Tareas del ejercicio:
1/ Reproduce sin cambios el fragmento de la descripción de la exposición que arranca en «Descripción de la» y se extiende hasta «en este viaje.».
2/ En la descripción de la exposición, la frase que contiene «una ecología de la mirada» dice qué son las obras. Enumera cada uno de esos componentes.
3/ Prosigue la descripción de la exposición a partir de su última oración.

Pasaje seleccionado:
- - - - -

Descripción de la Exposición
No creo tener recuerdos concretos de cuándo fue la última vez que fui a un Parque de Diversiones. Ha pasado tanto tiempo que ahora tengo arrugas en las manos, la piel ajada del trajinar diario y el pelo que se me cae de a montones culpa de la ansiedad citadina y de la verborragia exacerbada de las bocinas de los autos.
Hoy me levanté angustiado y necesito recordar. Quiero volver a la cueva, ser una oruga que abre sus alas y se transforma en un alguien nuevo. Propongo un acto de fe hacia mi memoria y me sumerjo en este viaje.
Unos zapatos largos, kilométricos, con puntas redondas y anchas, así como de payaso. El ruido de una canción pegajosa y repetitiva que se te cuela por el oído y te lleva de un tirón a añorar el baúl de los juguetes de tu infancia. El olor a caramelo, a chicle masticado hasta el hartazgo, a golosinas de colores flúor profundos y made in Taiwán; a chupetines reventados contra el piso y a un algodón de azúcar gigante, más grande que tu cabeza, que ocupa y entretiene tu boca y ensucia tus manos y te cala los dientes hasta hacerlos rechinar.
Cruzar el umbral de esta exhibición es adentrarse en el mundo nuevo que Andrés Matías Pinilla creó para nosotres. Un portal mágico que está armoniosa pero cuidadamente desordenado para que todas las piezas de esta alterada función teatral se acomoden intuitivamente y construyan juntas un espacio donde habitar, un refugio contra el viento, un lugar mejor donde jugar. Es que las imágenes que el artista propone en sala no son obras cerradas ni terminadas. Son regurgitaciones necesarias de un mundo que ya no existe y de un tiempo que transiciona y se vuelve gusano que roe la tierra. Son imágenes mezcladas y unidas por lo aleatorio, así como el Mago Merlín componía sus fórmulas o como los inventores de inventos de la Edad Media creaban sus ready-made. Es que, al fin y al cabo, en un mundo que vomita imágenes, estas obras proponen una ecología de la mirada: son restos, desechos, fotos, dibujos, telas y esculturas que se resignifican y se travisten, que danzan un baile marica, carnavalero y festivo y que —atravesadas por la bella sensación de libertad— nos permiten volver a jugar sin miedo a equivocarnos.

- - - - -

Datos almacenados:
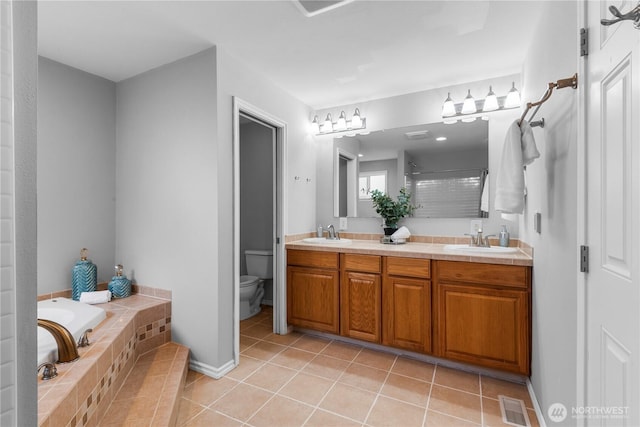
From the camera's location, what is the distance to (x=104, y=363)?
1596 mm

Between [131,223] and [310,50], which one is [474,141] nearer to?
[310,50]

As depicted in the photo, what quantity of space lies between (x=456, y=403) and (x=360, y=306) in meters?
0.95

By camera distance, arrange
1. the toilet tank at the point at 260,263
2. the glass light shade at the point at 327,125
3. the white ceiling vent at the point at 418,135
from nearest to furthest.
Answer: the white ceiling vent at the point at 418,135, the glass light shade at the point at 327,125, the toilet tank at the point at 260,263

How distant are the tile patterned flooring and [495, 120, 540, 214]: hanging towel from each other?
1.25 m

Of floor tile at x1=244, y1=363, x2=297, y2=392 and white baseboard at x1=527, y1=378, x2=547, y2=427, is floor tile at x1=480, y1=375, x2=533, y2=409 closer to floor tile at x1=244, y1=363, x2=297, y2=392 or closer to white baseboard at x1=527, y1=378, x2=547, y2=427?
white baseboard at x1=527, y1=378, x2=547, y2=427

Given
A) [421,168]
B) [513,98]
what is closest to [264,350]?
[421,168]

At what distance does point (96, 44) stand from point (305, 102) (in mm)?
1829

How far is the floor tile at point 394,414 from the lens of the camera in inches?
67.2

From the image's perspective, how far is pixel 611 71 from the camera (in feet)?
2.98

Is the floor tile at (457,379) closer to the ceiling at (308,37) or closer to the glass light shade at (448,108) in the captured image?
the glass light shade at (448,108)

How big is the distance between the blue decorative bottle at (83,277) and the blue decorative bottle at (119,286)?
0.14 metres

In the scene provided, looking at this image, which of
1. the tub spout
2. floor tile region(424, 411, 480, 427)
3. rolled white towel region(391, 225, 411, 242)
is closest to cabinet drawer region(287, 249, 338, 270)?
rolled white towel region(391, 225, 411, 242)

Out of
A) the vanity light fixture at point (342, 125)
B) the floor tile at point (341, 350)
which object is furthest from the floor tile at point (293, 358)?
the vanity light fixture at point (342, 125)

- - - - -

Respuestas en orden:
1/
Descripción de la Exposición
No creo tener recuerdos concretos de cuándo fue la última vez que fui a un Parque de Diversiones. Ha pasado tanto tiempo que ahora tengo arrugas en las manos, la piel ajada del trajinar diario y el pelo que se me cae de a montones culpa de la ansiedad citadina y de la verborragia exacerbada de las bocinas de los autos.
Hoy me levanté angustiado y necesito recordar. Quiero volver a la cueva, ser una oruga que abre sus alas y se transforma en un alguien nuevo. Propongo un acto de fe hacia mi memoria y me sumerjo en este viaje.

2/ restos, desechos, fotos, dibujos, telas, esculturas

3/
Flota en el aire la sensación de estar en un lugar que conocemos y que admiramos con una familiaridad expulsiva. Un espacio en donde ya alguna vez estuvimos o en el que soñamos estar. Quizás sea lo que quedó de un parque acuático abandonado que cerró a fin de milenio. O un local de comida rápida que aún regala juguetes en cajitas y que aún dicen contener la fórmula perfecta de la felicidad. O quizás solo sea un viaje relámpago a una peatonal superpoblada en Hong Kong.
O al final capaz solo son las ruinas de ese estudio de televisión donde alguna vez fantaseamos con ser un cantante de pop latino y tener un club de fans con chicas que mueran de amor por nosotres, y viajes en jet privados, y ropa cara de Moschino importada del país de Mónica Lewinsky, y toda esa porquería encorsetada y ostentosa que nos prometió alguna vez la infame década de los 90’s.
Es que esa época, la de la promesa de la felicidad eterna consumible en el envase de la belleza hegemónica de los cuerpos, aún no termina de irse y está marcada a fuego para quienes crecimos bajo ese paradigma dislocado y totalizante. El éxito de la operación que Pinilla desnuda en esta muestra es haber podido desarmar en pedacitos la construcción de un imaginario de esa época (y de lo que aún subsiste en el mundo que conocimos hasta el año pasado) para proponernos una mirada crítica y absolutamente personal y emocional sobre el impacto en los mandatos constituidos, sobre la voracidad del mercado productivo y sobre el proceso de occidentalización de las imágenes. Y ahí sí —luego de la deconstrucción de lo fungible— renacer como mariposas, quitarnos el pesado traje de la disciplina de los cuerpos normados y desaprender el camino de todo lo andado.
Volver a ser huevo, vitamina que nutre la carne, sangre que rejuvenece y muta, placenta que alimenta nuevos mundos, caldo de cultivo de otros sentires, alegría que desborda y rebalsa la tierra.
Ayer ya es tarde. Pero hoy es un nuevo día. Y es que el tiempo apremia, porque nadie escucha cantar a los huesos.
Al final del recorrido, lo sensible es solo una gota de azúcar en el desierto.